Młody geodeta Olda (Forman) przeżywa zawód erotyczny, w związku z czym dziwnie traci energię i spędza mnóstwo czasu przed telewizorem, co kończy się zapaścią. Ekscentryczny uzdrowiciel Fiszarek (Sverk) jest przekonany, że to telewizja w zagadkowy sposób wysysa energię życiową Oldy.

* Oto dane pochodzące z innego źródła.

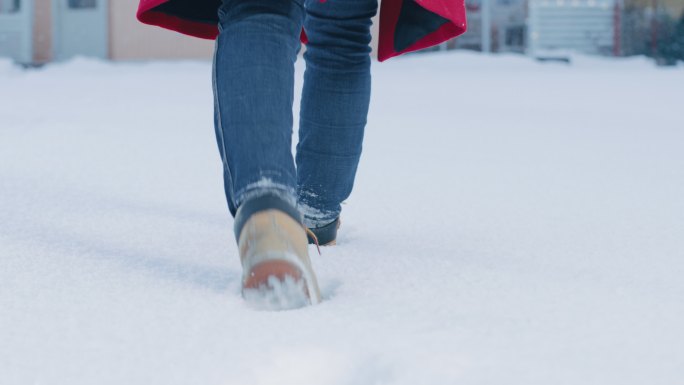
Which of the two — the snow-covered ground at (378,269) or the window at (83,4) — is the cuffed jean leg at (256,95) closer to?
the snow-covered ground at (378,269)

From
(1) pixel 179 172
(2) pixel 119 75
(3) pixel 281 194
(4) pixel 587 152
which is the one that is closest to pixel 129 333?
(3) pixel 281 194

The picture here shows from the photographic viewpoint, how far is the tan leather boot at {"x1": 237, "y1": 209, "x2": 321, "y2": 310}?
0.68 m

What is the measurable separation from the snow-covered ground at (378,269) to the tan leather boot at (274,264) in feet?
0.06

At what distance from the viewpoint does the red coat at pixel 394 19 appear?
2.83 feet

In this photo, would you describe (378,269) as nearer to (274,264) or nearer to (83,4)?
(274,264)

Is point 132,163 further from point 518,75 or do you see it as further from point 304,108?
point 518,75

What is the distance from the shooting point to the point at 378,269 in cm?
89

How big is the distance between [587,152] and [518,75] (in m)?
3.84

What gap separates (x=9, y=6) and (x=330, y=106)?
815 cm

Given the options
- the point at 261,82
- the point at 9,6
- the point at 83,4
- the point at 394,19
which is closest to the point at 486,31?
the point at 83,4

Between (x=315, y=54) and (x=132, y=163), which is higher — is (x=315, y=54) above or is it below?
above

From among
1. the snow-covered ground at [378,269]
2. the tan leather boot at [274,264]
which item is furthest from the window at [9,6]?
the tan leather boot at [274,264]

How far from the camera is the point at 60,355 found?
1.92 feet

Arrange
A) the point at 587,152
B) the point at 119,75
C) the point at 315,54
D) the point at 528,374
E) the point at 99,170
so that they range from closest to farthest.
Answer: the point at 528,374
the point at 315,54
the point at 99,170
the point at 587,152
the point at 119,75
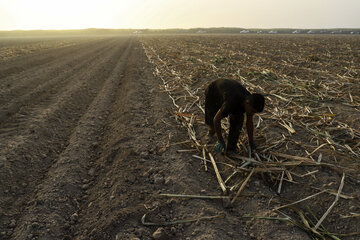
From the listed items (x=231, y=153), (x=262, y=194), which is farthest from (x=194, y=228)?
(x=231, y=153)

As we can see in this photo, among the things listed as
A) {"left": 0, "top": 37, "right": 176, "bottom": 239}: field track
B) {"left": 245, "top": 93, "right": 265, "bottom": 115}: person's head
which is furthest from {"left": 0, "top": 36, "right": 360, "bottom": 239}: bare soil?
{"left": 245, "top": 93, "right": 265, "bottom": 115}: person's head

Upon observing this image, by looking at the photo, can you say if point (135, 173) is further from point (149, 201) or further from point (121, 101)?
point (121, 101)

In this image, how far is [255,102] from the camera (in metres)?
3.20

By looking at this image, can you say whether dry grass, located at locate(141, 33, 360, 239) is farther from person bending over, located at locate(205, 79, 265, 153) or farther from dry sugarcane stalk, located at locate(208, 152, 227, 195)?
person bending over, located at locate(205, 79, 265, 153)

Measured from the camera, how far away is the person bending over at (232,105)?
3.28 m

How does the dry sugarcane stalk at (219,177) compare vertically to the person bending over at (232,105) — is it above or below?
below

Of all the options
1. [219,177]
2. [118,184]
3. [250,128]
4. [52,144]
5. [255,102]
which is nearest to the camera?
[255,102]

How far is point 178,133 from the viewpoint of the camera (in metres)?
5.14

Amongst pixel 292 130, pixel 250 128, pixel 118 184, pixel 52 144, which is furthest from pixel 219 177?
Answer: pixel 52 144

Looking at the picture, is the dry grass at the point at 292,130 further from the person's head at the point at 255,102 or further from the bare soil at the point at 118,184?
the person's head at the point at 255,102

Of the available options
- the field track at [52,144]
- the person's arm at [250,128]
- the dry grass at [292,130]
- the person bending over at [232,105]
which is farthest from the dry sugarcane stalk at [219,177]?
the field track at [52,144]

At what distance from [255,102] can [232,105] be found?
1.36 feet

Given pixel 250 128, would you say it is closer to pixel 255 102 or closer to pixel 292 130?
pixel 255 102

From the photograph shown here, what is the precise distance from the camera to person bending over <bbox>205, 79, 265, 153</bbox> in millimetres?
3279
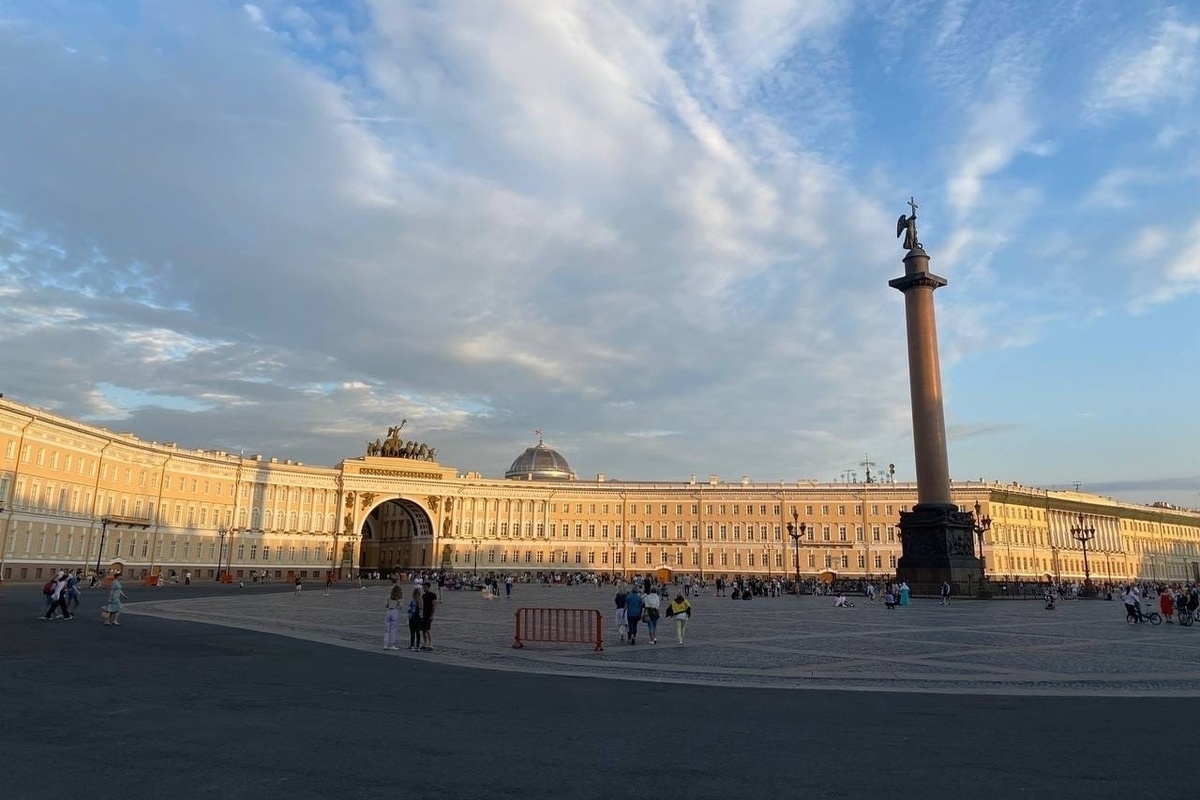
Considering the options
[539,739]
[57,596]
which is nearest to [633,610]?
[539,739]

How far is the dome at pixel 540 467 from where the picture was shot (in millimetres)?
137000

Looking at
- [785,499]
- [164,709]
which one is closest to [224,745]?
[164,709]

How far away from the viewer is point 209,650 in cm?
1900

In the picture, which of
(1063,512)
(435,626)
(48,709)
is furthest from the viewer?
(1063,512)

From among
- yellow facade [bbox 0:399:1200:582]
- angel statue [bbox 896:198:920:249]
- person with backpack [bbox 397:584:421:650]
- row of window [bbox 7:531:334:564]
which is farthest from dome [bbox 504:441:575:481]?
person with backpack [bbox 397:584:421:650]

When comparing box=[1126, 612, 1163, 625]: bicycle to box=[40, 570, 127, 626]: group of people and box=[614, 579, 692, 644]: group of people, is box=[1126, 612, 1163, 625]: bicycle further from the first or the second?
box=[40, 570, 127, 626]: group of people

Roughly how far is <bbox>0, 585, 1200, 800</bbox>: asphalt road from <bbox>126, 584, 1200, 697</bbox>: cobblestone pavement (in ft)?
5.26

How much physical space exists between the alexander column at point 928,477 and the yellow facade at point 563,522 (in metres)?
61.8

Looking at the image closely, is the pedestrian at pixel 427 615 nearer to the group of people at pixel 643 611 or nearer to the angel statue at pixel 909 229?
the group of people at pixel 643 611

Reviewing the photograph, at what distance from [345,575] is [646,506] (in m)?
43.8

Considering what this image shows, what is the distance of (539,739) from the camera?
9.38 m

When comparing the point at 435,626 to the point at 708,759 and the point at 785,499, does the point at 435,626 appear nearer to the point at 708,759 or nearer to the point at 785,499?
the point at 708,759

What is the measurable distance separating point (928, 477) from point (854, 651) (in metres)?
29.8

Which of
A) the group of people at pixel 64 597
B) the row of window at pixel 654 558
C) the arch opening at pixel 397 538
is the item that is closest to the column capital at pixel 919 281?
the group of people at pixel 64 597
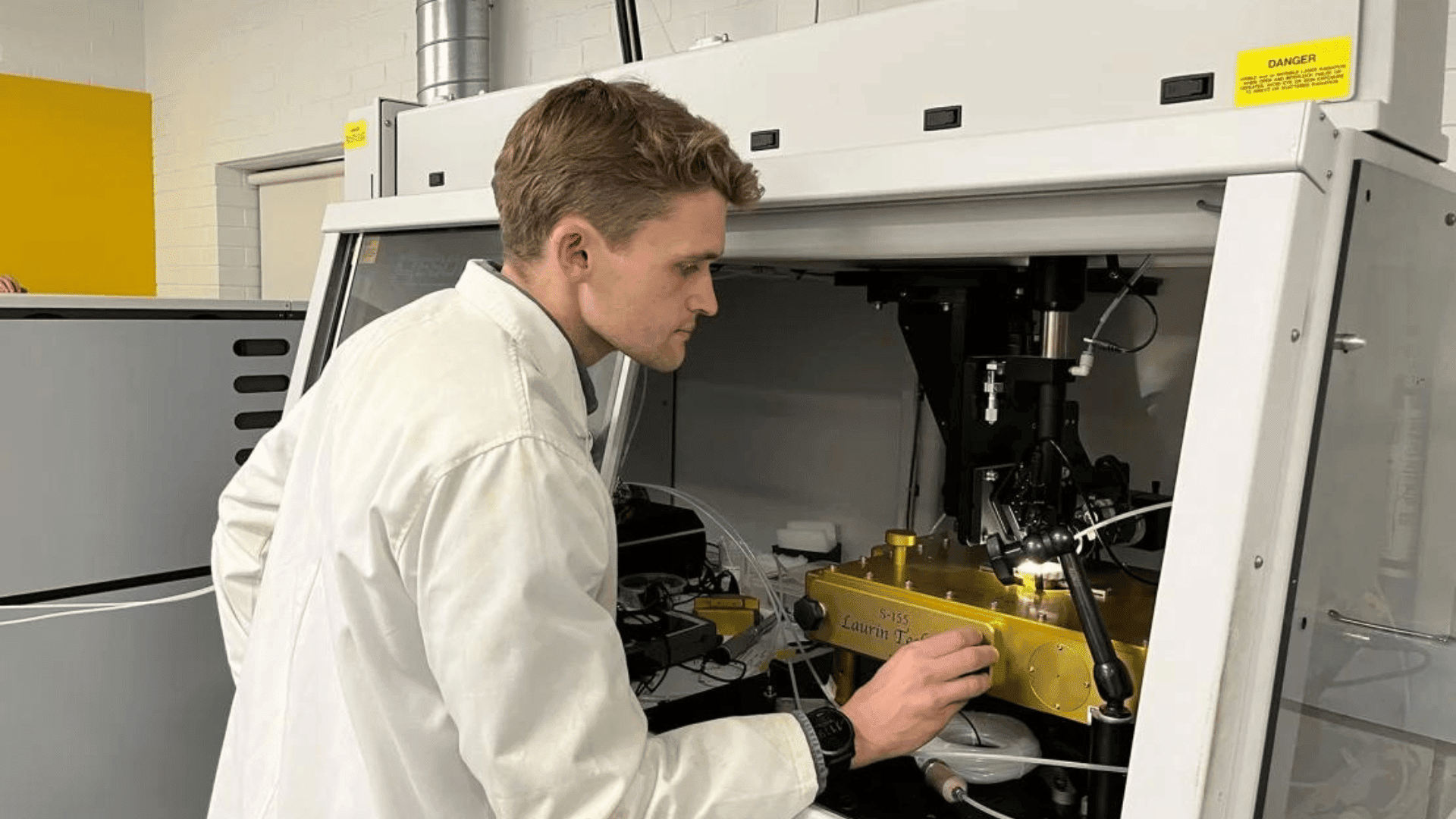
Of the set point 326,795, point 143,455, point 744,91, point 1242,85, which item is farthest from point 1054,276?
point 143,455

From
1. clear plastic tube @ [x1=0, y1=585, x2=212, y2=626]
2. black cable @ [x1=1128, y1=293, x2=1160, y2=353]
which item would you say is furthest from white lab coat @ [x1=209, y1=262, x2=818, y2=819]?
clear plastic tube @ [x1=0, y1=585, x2=212, y2=626]

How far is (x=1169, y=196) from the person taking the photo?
30.1 inches

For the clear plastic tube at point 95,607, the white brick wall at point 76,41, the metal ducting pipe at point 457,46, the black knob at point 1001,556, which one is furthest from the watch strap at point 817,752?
the white brick wall at point 76,41

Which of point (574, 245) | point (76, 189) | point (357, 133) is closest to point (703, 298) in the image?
point (574, 245)

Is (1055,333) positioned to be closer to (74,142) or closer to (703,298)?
(703,298)

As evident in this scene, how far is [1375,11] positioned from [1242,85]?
0.31 feet

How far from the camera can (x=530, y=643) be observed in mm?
705

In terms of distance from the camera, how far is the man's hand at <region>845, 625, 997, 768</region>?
2.79 feet

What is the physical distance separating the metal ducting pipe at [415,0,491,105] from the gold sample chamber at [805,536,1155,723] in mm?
1771

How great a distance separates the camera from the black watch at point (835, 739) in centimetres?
83

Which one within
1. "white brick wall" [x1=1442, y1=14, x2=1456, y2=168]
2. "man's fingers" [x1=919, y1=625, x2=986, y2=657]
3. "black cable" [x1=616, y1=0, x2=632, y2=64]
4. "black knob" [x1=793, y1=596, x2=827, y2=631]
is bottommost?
"black knob" [x1=793, y1=596, x2=827, y2=631]

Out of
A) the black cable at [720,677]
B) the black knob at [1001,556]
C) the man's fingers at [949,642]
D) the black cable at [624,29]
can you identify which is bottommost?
the black cable at [720,677]

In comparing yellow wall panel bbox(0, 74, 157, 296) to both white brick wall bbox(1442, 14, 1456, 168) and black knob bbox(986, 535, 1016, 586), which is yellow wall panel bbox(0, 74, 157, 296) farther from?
white brick wall bbox(1442, 14, 1456, 168)

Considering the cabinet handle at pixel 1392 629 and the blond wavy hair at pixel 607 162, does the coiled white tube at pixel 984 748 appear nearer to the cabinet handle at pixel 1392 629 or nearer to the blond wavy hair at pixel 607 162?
the cabinet handle at pixel 1392 629
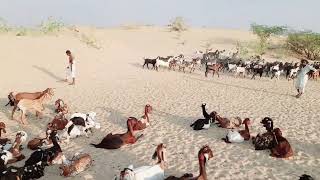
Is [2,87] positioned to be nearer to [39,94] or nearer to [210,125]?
[39,94]

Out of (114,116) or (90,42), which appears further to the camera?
(90,42)

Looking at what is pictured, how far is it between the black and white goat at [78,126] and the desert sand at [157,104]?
276 millimetres

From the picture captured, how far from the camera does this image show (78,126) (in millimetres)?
14734

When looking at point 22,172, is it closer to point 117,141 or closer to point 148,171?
point 148,171

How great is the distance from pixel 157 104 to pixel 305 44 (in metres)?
27.3

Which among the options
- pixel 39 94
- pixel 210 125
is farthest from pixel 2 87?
pixel 210 125

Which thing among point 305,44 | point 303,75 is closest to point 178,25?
point 305,44

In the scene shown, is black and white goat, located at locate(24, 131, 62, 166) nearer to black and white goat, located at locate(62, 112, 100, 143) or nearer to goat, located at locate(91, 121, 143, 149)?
goat, located at locate(91, 121, 143, 149)

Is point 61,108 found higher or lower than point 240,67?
lower

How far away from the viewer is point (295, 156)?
12.5 metres

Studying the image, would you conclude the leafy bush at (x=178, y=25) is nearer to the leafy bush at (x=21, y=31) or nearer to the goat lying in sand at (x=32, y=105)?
the leafy bush at (x=21, y=31)

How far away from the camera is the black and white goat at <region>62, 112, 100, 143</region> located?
47.5ft

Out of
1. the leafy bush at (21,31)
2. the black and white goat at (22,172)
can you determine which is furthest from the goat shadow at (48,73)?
the black and white goat at (22,172)

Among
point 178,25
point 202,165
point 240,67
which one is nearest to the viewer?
point 202,165
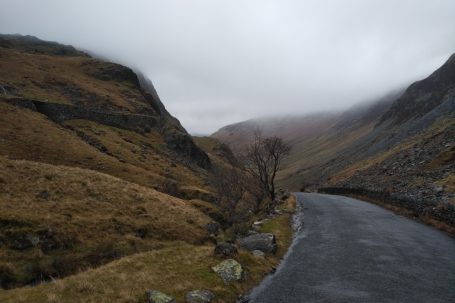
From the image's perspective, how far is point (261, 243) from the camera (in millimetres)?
26531

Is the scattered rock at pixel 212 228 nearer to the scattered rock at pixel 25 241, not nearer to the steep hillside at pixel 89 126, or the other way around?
the scattered rock at pixel 25 241

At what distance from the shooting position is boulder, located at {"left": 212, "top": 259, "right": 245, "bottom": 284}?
65.8 feet

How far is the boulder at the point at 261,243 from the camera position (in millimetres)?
26078

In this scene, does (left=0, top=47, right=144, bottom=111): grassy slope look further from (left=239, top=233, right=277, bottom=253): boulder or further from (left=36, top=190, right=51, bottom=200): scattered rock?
(left=239, top=233, right=277, bottom=253): boulder

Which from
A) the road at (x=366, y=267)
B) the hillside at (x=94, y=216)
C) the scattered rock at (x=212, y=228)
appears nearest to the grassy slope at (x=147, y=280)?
the hillside at (x=94, y=216)

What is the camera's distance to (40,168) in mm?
38406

Walka o jej odzyskanie prowadzi do dziwacznych perypetii... Jan Sverk, jeden z najwybitniejszych obecnie twórców kina czeskiego, jak wyznał podczas wizyty w Polsce, bardzo lubi ten film, chociaż może "zbyt wiele w nim ornamentów". To zrozumiałe, ponieważ stale współpracując z ojcem Zdenkiem (tu gra Fiszarka), chciał wyzwolić się spod jego wpływu. Zamiast nostalgicznego realizmu, jak u ojca, zaproponował więc pełną specyficznego humoru fantazję. Udało się, ale trzeba też było zapłacić pewną, jednak dość wysoką cenę.
Najzabawniejsze są tu momenty zderzenia podszytej absurdem wyobraźni z przyziemnymi szczegółami życia. Do głosu dochodzi też wyraźnie tradycja czeskiego nadrealizmu zderzona z charakterystycznym darem kpiarskiej obserwacji ludzkich słabostek i śmiesznostek. Nie jest to połączenie w tym przypadku idealne, film czasem traci rytm i gubi się w pobocznych wątkach, ale mimo to ciągle bawi. Dla wielbicieli czeskiego kina seans obowiązkowy.